バレンタイン:サクラ・・・。最後にお前の力になれて・・良かった。ゲホゲホ。
サクラはバレンタインの上半身を抱き上げると涙が止まらなかった。
サクラ:お爺様・・最後だなんて言わないで。
バレンタイン:どのみち・・わしの寿命はあと僅か・・じゃ。トーマ様・・・わしの孫の事を頼みますぞ。
バレンタインが身代わりになったお陰でトーマはかすり傷ひとつなかった。
トーマ:バレンタイン様、この恩義、忘れませぬ。必ずサクラさんを幸せに致します。
トーマはバレンタインの前で誓うとばかりに跪いた。
バレンタイン:その言葉を・・聞いて、安心・・した。フローラ・・・迎えに来てくれた。
バレンタインが空虚を見つめ手を伸ばすと一筋の風が吹きパサリと服だけが地面に落ちた。
タカ:行ってしまわれたか・・・。
地面に落ちた服をサクラが拾い上げるとトーマが優しくサクラを抱きしめた。
アキラ:バレンタイン様のおかげでこの星は救われたな。
さすがのアキラも涙目になっていた。
テル:鬼の目にも涙だな。
晴:こらっ。
こんな時でもおちゃらけてるテルに晴は思っいっきりテルの腕をつねった。
あれっくす:さすがに女性に失礼だよテル。
さすがのあれっくすもテルの肩を強く掴んだ。
テル:ごめんなさい。
そんな中で一人だけ冷静な者がいた。
ルチカ:ごめん、今のみんなの気持ちを考えると水刺すようだけど・・。
ニコラ:・・バレンタイン様が・・えっぐえっぐ。そんな時にルチカよくそんな真顔で話せるな。
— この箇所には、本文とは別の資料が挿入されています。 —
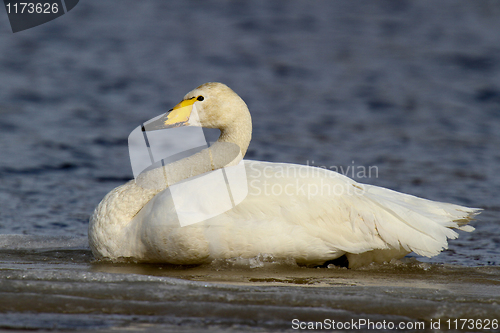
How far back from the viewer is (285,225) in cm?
462

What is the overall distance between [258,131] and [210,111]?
5.10 meters

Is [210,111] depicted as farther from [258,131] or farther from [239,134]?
[258,131]

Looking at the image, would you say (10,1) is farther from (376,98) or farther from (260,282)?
(260,282)

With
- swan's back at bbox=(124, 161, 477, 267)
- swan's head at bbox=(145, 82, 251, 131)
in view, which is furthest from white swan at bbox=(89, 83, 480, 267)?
swan's head at bbox=(145, 82, 251, 131)

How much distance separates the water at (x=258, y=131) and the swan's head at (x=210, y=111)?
1284 millimetres

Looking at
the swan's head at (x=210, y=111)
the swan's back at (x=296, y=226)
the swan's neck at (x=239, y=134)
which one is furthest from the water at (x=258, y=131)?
the swan's head at (x=210, y=111)

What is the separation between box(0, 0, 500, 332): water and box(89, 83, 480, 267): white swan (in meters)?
0.17

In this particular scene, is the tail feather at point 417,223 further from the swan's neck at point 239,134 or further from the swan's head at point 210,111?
the swan's head at point 210,111

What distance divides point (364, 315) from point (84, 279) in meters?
1.85

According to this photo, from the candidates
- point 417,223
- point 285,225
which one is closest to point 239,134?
point 285,225

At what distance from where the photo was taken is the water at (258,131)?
3.74m

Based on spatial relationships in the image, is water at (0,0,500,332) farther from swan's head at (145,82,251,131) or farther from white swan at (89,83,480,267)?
swan's head at (145,82,251,131)

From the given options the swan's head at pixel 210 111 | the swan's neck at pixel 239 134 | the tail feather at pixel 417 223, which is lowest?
the tail feather at pixel 417 223

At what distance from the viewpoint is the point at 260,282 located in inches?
169
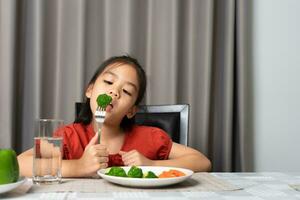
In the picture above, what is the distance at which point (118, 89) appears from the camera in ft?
4.48

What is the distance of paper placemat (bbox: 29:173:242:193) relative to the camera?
2.97 feet

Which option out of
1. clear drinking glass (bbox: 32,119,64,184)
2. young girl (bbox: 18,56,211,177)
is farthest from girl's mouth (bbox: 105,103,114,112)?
clear drinking glass (bbox: 32,119,64,184)

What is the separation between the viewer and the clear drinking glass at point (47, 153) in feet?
3.16

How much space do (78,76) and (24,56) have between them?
1.01ft

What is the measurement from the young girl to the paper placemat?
153 mm

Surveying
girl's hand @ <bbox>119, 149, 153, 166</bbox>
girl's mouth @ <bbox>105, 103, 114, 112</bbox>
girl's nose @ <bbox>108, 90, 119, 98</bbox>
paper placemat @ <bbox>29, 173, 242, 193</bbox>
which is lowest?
paper placemat @ <bbox>29, 173, 242, 193</bbox>

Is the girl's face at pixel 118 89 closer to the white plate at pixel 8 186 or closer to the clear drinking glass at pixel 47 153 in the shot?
the clear drinking glass at pixel 47 153

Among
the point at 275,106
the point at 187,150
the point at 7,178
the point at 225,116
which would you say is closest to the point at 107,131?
the point at 187,150

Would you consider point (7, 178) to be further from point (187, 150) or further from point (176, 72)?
point (176, 72)

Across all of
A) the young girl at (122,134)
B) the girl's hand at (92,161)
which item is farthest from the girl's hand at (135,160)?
the girl's hand at (92,161)

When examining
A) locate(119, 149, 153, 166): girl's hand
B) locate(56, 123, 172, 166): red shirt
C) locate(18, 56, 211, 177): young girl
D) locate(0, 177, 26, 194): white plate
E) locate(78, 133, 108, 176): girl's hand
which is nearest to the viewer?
locate(0, 177, 26, 194): white plate

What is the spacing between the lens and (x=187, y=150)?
57.3 inches

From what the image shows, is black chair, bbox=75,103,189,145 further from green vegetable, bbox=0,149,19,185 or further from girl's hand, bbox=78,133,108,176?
green vegetable, bbox=0,149,19,185

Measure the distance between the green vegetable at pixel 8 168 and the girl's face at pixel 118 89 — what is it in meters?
0.50
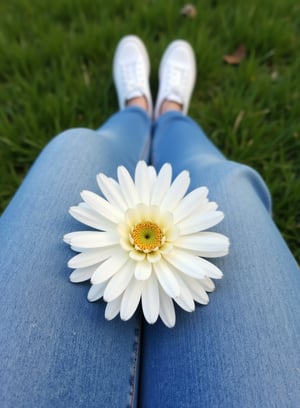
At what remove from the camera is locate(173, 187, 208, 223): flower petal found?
51 cm

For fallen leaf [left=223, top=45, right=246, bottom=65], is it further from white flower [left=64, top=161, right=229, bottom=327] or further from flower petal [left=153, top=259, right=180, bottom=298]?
flower petal [left=153, top=259, right=180, bottom=298]

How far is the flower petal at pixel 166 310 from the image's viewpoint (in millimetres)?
494

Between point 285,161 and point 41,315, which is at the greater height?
point 41,315

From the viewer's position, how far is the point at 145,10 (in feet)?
4.46

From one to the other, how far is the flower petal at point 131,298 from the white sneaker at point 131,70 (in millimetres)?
856

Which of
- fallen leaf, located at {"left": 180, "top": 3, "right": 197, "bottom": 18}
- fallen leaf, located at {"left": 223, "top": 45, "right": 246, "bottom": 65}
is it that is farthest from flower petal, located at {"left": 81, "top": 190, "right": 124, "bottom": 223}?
fallen leaf, located at {"left": 180, "top": 3, "right": 197, "bottom": 18}

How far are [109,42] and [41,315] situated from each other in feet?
3.75

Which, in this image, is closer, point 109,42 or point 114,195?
point 114,195

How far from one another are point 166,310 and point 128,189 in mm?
182

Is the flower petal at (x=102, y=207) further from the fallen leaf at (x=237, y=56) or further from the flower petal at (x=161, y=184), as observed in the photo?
the fallen leaf at (x=237, y=56)

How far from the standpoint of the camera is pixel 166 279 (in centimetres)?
48

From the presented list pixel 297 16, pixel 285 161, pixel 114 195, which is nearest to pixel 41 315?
pixel 114 195

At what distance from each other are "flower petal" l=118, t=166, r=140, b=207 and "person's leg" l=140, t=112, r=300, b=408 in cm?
18

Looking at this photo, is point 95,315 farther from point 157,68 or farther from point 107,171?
point 157,68
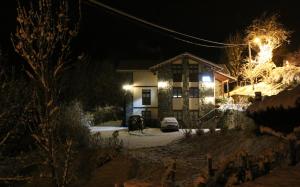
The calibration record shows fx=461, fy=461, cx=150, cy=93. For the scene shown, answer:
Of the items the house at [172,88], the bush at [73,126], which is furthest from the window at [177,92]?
the bush at [73,126]

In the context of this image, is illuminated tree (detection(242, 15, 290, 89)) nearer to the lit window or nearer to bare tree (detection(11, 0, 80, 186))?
the lit window

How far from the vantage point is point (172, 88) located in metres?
50.2

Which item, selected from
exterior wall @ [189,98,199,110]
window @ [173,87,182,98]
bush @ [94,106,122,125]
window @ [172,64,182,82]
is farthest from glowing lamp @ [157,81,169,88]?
bush @ [94,106,122,125]

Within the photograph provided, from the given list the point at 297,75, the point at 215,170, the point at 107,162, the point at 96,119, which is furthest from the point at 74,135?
the point at 96,119

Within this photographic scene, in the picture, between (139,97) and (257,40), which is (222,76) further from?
(139,97)

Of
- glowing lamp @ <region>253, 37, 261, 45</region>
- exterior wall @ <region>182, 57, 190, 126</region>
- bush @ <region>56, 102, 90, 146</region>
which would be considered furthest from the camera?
exterior wall @ <region>182, 57, 190, 126</region>

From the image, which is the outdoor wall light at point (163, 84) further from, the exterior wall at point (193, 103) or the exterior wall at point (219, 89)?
the exterior wall at point (219, 89)

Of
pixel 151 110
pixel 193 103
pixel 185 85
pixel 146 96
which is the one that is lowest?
pixel 151 110

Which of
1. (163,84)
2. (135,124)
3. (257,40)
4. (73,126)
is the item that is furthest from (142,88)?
(73,126)

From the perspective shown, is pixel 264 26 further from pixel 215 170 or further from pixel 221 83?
pixel 215 170

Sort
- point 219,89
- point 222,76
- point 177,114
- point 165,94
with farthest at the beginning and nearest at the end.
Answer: point 219,89 < point 222,76 < point 165,94 < point 177,114

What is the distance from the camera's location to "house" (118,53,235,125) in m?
49.5

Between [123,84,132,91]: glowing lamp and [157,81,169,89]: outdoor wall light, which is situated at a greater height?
[157,81,169,89]: outdoor wall light

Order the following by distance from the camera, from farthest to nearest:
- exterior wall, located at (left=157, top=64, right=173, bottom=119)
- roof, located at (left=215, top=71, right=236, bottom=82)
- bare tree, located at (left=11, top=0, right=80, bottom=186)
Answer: exterior wall, located at (left=157, top=64, right=173, bottom=119) → roof, located at (left=215, top=71, right=236, bottom=82) → bare tree, located at (left=11, top=0, right=80, bottom=186)
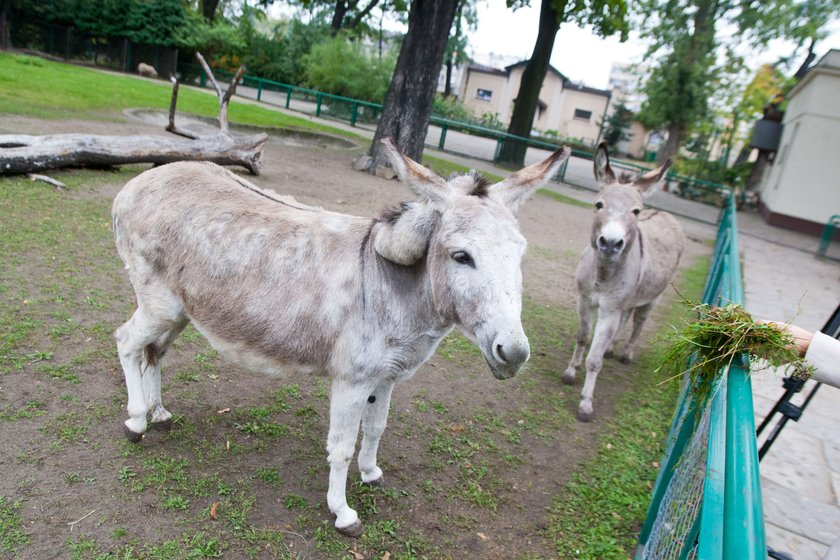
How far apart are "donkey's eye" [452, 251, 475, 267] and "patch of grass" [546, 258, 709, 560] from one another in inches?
42.9

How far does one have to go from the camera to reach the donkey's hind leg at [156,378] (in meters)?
3.14

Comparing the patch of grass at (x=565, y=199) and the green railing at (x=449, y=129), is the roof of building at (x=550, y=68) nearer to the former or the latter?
the green railing at (x=449, y=129)

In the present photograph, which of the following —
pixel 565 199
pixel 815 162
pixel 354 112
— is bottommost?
pixel 565 199

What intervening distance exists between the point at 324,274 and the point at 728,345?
175cm

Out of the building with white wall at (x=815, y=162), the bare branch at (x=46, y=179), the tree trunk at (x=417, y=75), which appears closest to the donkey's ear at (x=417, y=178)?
the bare branch at (x=46, y=179)

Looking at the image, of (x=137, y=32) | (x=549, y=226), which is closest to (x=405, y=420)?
(x=549, y=226)

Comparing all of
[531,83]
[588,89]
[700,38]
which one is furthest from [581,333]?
[588,89]

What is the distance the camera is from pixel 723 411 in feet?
6.23

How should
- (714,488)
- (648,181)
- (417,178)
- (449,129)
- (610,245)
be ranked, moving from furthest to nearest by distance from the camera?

ニコラが自分の服の袖で止まらない涙を拭くと呆れた顔でルチカを見た。
メル:ルチカどうした?
ルチカ:死体がない・・。
その言葉に全員がさっきまで流れていた涙がピタッと止まった。
テル:なに?!グレイのやつがいない。
地面を見るとグレイが体を引きずりながらルーチェの間へと歩いていく跡が残っていた。
トーマ:マズイ・・ギア子がまだ回復してないかもしれない。
慌ててトーマを先頭にルーチェの間へと全員走り出すのであった。